Queensland drivers will face fines of more than $1000 if caught using their phones as roadside detection cameras are rolled out across the state.
More than 15,000 people were detected to be illegally using their phones during a six month trial last year, and fines will be issued from November onwards.
Had fines been active during the trial, drivers would have forked out a total of more than $15 million.
The cameras will be active from the end of July and there will be a three month grace period during which drivers will be warned if found doing the wrong thing.

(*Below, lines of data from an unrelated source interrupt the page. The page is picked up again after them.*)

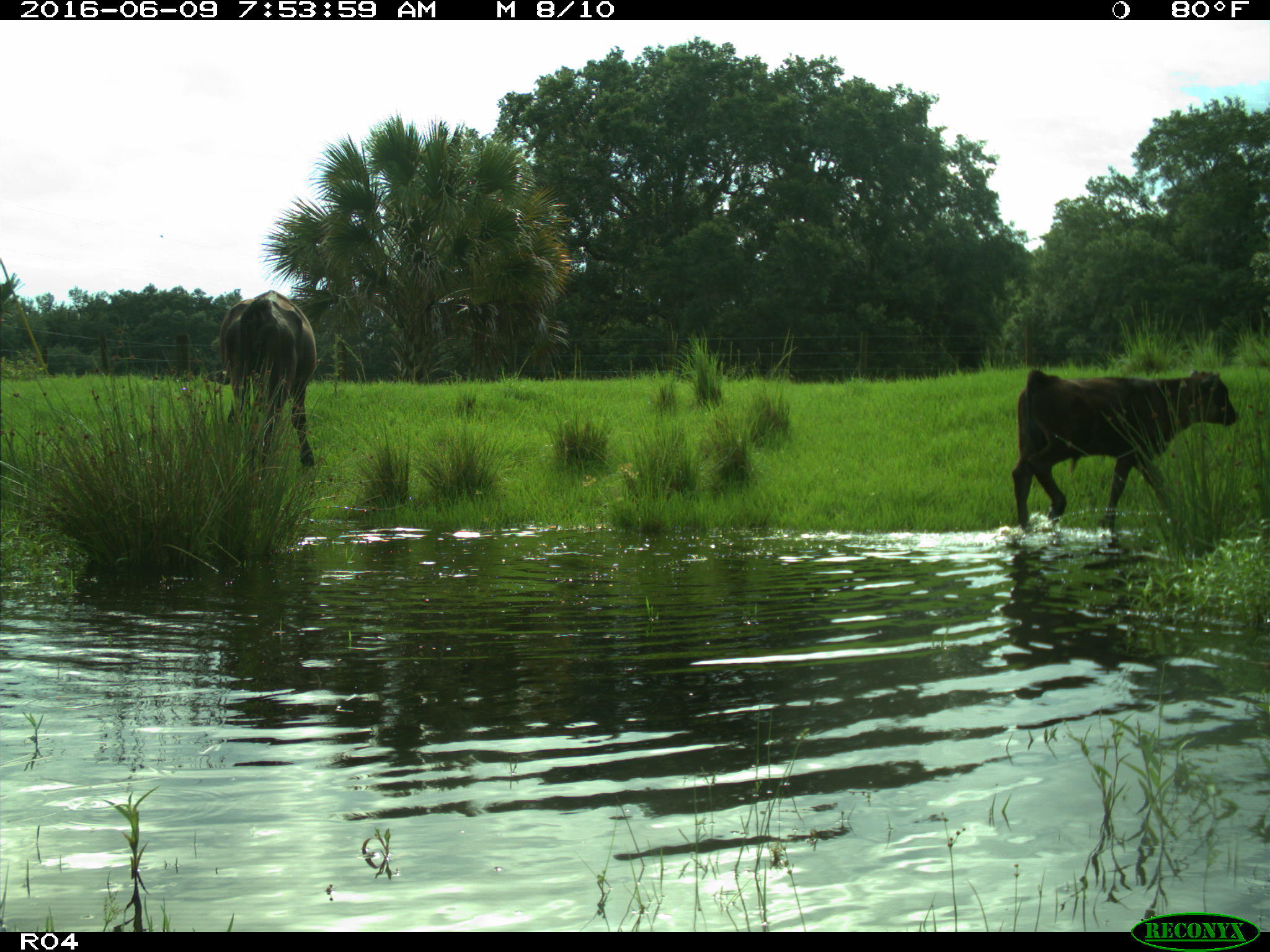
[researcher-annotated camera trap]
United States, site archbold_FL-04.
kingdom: Animalia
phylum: Chordata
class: Mammalia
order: Artiodactyla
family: Bovidae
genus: Bos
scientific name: Bos taurus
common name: domestic cow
Bos taurus (domestic cow).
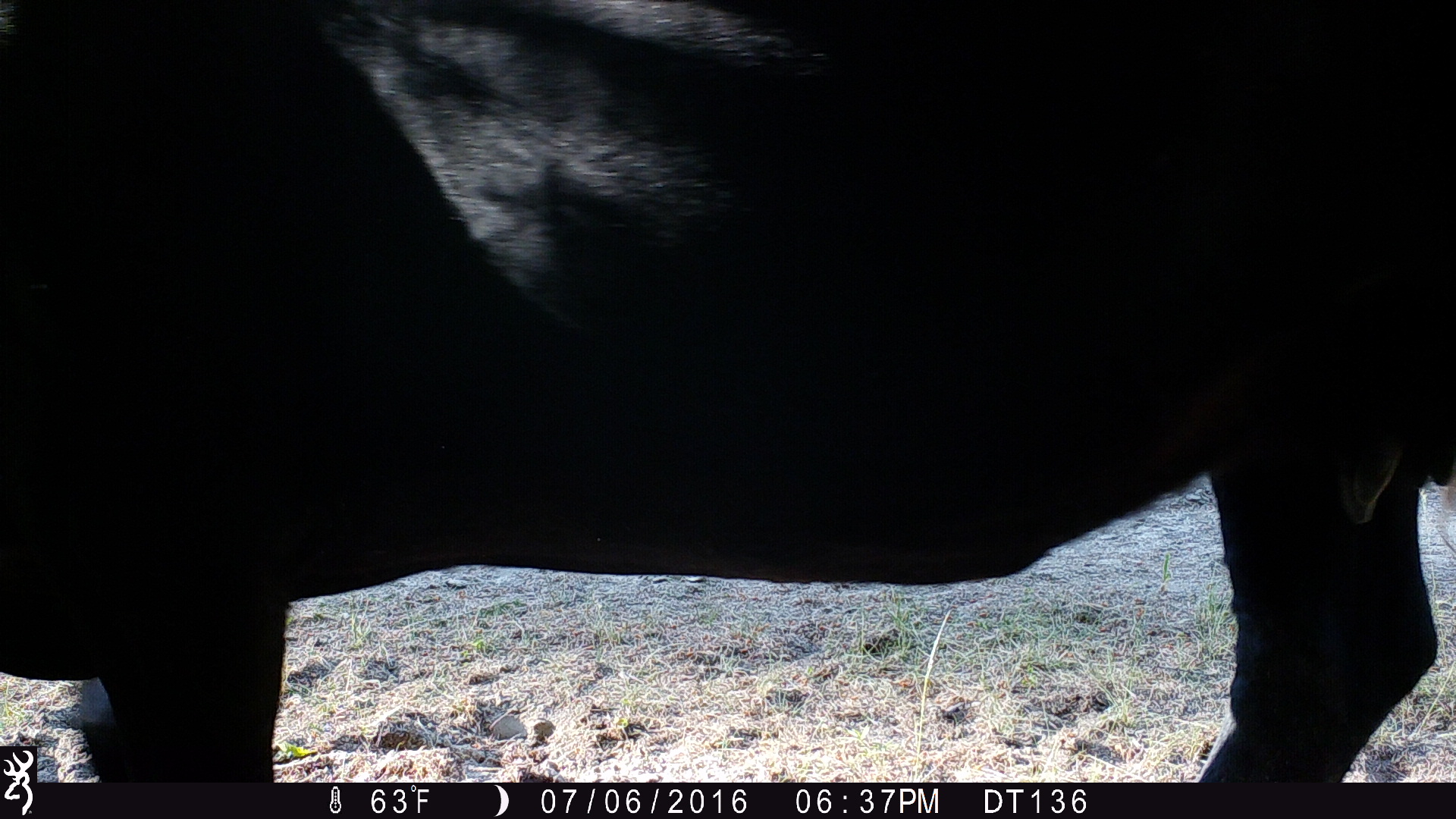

"Research shows that if you're driving distracted with a mobile phone, then it's equivalent to driving at 0.07 to 0.1 blood alcohol in your system," Transport Minister Mark Bailey said on Thursday.
The cameras also detect drivers and front seat passengers not wearing seat belts, which attracts a fine of just over $400.
"These detection cameras will be anywhere, anytime in any part of Queensland, we'll be moving them around regularly," Mr Bailey said.
Police are hoping the steep fines will help break the connection between people and their mobiles so they're not tempted to pick them up every time they're at a red light.
"Think of the number of times you've been in traffic and the lights have gone green...and the vehicle immediately in front of you hasn't worked it out because they're on the phone," Queensland Police Assistant Commissioner Ben Marcus said.
He said he wasn't surprised about the number of people found on their phones during the trial.
It takes motorcycle police "a minute or a minute and a half" to find a driver using their phone while on patrol, he said.
"You drive along a highway and the vehicle in front of you is weaving in the lane, there is a very good chance they're on the phone," he said.
There will be no leniency for excuses with police operating on the rule that if the phone is in contact with the driver, whether it be in their hand or on their lap, it's an offence.
The cameras work using an algorithm to detect anomalies which are then checked by police.
"People say it was an ice cream, it was a packet of cigarettes...the technology tells you it's a phone," Mr Marcus said.
Two-thirds of Queenslanders admit to using their mobile phones illegally while driving, and distraction contributes to almost 20 per cent of serious injuries and 12 per cent of deaths on the state's roads.